Katz’s TED Talk, titled “Violence Against Women- It’s a Men’s Issue,” has received over a 1,600,000 views on YouTube.By Sam Mosher, 23News Reporter

One in five women is sexually assaulted while attending college, according to a 2015 study by the National Sexual Violence Resource Center. Over 90 percent of these victims do not report the sexual assault to authorities. This makes rape the most underreported crime in the United States.

With statistics like these, Jackson Katz believes everyone should be taking part in the fight against sexual violence.

Katz spoke on MU’s campus Nov. 30 as part of the Relationship and Sexual Violence Prevention Center’s week of recognition for the White Ribbon Campaign, an organization dedicated to ending male violence against women.

Katz spoke to a packed room of college students and community members in the Reynolds Alumni Center Ballroom.

Katz spoke to a packed room of college students and community members in the Reynolds Alumni Center Ballroom.

Katz is the co-founder of Mentors in Violence Prevention, the first national program to use the bystander intervention technique that is utilized by MU’s Green Dot Program, according to their website. The Green Dot program teaches participants how to stop power-based personal violence and take proactive steps to change campus culture.

Katz helped spread the bystander intervention technique. Since 1997, Katz has worked with the U.S. Army, Navy, Air Force and Marine Corps to educate troops in the prevention of gender violence, according to his website. He believes the technique is such a successful prevention tool because it calls on bystanders to intervene in a dangerous situation.

Katz is also a filmmaker, creating the acclaimed Tough Guise educational movies, which examine perceptions of masculinity in pop culture and society. These films also analyze the connection between masculinity and sexual violence.

Katz used his lecture on MU’s campus to discuss power-based personal violence, specifically male violence against women. He made a point of classifying his topic as “male violence against women” because it is often referred to as “violence against women.” He said this terminology is detrimental to stopping such violence because it takes the focus off the perpetrator.

“Calling these issues ‘women’s issues’ is detrimental. Men think it does not affect them,” Katz said.

Katz acknowledged males are not responsible for all sexual violence crimes, but demonstrably, the perpetrators are men and the victims are women. In single-victim incidents, about 99 percent of the perpetrators are male, according to a U.S. Department of Justice study published in 1997. Another U.S. Department of Justice study found 89 percent of all survivors of completed and attempted sexual assaults were female.

Katz said women have been at the forefront of fighting sexual violence since the 1970s. Katz called for a paradigm shift during his lecture. He said the old norm was for men to help women in order to be nice, but now, it is time for helping women to be expected.

“We need to raise the bar for what it means to be a good man in 2016,” Katz said.

Katz asserted this new normal wouldn’t make college less enjoyable.

“Nothing I have said tonight impedes on your ability to have an enjoyable academic and social experience at the University of Missouri,” Katz said.

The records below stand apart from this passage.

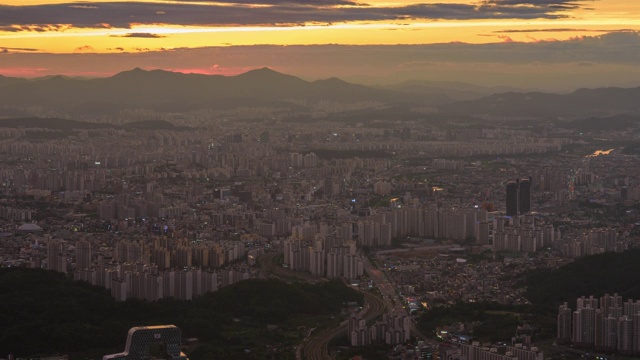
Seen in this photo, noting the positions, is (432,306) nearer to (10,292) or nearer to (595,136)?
(10,292)

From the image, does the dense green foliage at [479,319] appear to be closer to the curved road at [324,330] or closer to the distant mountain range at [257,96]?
the curved road at [324,330]

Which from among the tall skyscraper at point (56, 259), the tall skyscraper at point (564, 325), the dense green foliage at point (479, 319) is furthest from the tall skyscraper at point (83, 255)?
the tall skyscraper at point (564, 325)

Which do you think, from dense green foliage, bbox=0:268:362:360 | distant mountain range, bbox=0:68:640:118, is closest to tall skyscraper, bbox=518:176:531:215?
dense green foliage, bbox=0:268:362:360

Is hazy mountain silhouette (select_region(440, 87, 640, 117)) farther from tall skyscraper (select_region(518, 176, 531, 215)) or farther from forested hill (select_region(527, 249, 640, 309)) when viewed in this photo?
forested hill (select_region(527, 249, 640, 309))

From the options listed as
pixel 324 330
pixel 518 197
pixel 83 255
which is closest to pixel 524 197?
pixel 518 197

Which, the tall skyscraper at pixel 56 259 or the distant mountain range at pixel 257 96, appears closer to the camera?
the tall skyscraper at pixel 56 259

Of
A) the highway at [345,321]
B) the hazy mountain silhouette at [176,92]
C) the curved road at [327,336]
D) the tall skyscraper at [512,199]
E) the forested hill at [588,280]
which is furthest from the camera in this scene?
the hazy mountain silhouette at [176,92]

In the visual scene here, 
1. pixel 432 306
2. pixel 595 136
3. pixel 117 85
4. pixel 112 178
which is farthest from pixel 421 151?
pixel 117 85
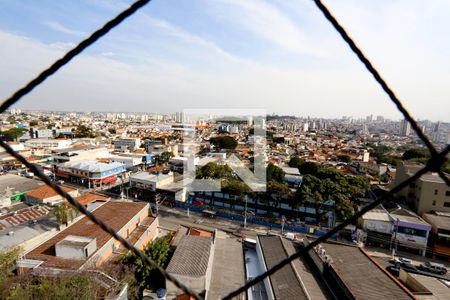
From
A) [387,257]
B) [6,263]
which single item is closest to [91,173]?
[6,263]

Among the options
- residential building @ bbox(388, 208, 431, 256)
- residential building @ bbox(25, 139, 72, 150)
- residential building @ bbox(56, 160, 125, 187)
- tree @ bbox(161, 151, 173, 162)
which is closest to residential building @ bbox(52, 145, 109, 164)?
residential building @ bbox(56, 160, 125, 187)

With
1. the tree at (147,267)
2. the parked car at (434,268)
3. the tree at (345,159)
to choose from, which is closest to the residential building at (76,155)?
the tree at (147,267)

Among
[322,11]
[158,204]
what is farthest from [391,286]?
[158,204]

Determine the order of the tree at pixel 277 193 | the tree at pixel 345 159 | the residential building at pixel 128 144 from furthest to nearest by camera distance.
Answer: the residential building at pixel 128 144 < the tree at pixel 345 159 < the tree at pixel 277 193

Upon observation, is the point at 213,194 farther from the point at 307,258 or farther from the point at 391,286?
the point at 391,286

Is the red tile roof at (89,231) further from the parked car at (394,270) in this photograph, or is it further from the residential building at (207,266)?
the parked car at (394,270)

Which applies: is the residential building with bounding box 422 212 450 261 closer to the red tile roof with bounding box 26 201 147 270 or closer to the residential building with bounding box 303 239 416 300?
the residential building with bounding box 303 239 416 300

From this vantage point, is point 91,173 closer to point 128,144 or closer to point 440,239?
point 128,144

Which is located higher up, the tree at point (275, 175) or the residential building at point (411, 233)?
the tree at point (275, 175)

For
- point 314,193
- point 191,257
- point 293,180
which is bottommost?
point 191,257
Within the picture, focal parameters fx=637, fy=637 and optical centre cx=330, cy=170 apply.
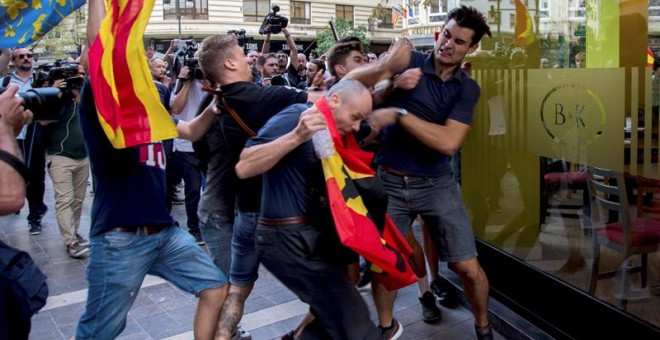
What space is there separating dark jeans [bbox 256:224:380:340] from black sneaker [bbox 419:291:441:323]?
1619 mm

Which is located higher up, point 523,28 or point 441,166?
point 523,28

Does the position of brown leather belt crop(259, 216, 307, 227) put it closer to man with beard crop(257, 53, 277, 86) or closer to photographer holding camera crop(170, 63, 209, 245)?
photographer holding camera crop(170, 63, 209, 245)

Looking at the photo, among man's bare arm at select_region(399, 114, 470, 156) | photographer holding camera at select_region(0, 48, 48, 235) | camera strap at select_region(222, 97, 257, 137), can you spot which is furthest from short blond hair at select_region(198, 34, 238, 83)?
photographer holding camera at select_region(0, 48, 48, 235)

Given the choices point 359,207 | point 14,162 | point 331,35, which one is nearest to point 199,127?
point 359,207

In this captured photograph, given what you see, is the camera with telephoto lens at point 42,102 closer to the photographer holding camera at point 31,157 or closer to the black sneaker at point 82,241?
the black sneaker at point 82,241

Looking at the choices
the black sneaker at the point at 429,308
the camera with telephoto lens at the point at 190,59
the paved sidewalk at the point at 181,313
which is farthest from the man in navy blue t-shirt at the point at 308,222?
the camera with telephoto lens at the point at 190,59

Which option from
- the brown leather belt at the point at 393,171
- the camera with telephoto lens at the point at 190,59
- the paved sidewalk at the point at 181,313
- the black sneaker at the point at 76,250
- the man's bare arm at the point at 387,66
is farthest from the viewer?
the black sneaker at the point at 76,250

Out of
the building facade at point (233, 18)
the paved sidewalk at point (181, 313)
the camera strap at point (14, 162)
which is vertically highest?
the building facade at point (233, 18)

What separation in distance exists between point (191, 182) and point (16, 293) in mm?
4655

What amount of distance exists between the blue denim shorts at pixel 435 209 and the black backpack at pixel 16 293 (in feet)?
6.83

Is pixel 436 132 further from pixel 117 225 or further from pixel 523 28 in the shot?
pixel 117 225

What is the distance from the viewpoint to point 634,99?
316 cm

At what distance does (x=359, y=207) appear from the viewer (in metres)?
2.76

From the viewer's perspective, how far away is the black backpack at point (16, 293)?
2.24 metres
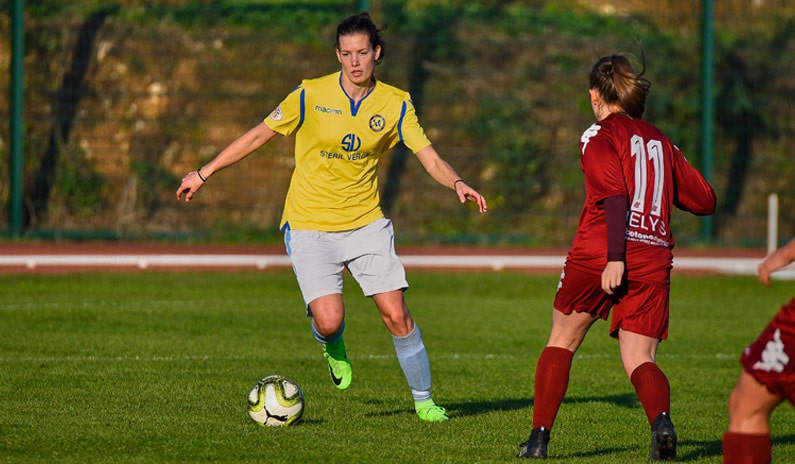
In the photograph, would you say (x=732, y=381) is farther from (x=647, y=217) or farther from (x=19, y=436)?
(x=19, y=436)

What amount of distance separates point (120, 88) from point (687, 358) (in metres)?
11.8

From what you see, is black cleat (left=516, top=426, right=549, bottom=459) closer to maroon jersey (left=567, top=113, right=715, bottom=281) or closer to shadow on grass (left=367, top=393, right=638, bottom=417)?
maroon jersey (left=567, top=113, right=715, bottom=281)

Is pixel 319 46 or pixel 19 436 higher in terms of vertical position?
pixel 319 46

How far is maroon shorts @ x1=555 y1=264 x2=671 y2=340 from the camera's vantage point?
5875mm

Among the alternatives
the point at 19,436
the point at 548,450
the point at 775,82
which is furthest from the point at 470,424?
the point at 775,82

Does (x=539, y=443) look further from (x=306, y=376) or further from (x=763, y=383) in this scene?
(x=306, y=376)

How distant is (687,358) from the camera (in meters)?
10.3

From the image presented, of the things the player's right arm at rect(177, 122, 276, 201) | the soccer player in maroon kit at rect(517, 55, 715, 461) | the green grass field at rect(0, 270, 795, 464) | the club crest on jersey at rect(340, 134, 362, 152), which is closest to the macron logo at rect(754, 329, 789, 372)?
the soccer player in maroon kit at rect(517, 55, 715, 461)

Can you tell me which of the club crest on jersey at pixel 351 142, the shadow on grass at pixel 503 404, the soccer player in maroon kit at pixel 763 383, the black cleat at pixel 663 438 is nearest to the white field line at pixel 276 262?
the shadow on grass at pixel 503 404

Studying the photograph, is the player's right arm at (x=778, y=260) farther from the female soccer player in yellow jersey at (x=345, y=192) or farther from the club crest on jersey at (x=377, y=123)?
the club crest on jersey at (x=377, y=123)

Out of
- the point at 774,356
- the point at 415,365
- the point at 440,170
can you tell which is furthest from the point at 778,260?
the point at 415,365

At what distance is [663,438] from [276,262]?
38.9 feet

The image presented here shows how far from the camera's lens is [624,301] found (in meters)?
5.92

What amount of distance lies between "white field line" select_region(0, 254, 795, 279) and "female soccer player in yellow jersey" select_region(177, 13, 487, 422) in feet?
31.0
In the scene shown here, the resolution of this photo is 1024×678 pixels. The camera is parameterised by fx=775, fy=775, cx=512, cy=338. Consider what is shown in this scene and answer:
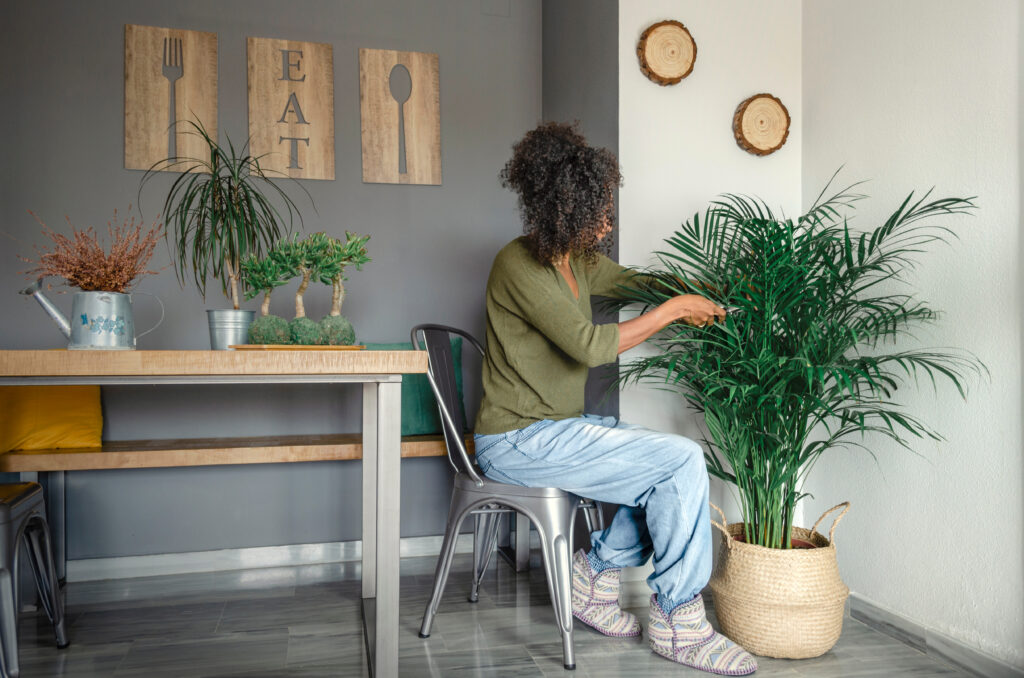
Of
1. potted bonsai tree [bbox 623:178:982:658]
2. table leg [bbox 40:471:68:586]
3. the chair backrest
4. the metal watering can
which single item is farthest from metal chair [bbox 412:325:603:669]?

Katz’s main message was for men to start taking action in the fight against sexual violence. He said it was wrong for women to be expected to carry their own burdens. He stated it is time to take the issue to the group that is most responsible for such crimes.

Katz recognized standing against sexual violence can be difficult, but he affirmed men should be expected to stand against such injustices.

“We need more men who are willing to take risks, even if it means other men may make fun of them,” Katz said. “If you don’t say anything to your friend who is performing these actions, aren’t you perpetuating the problem?”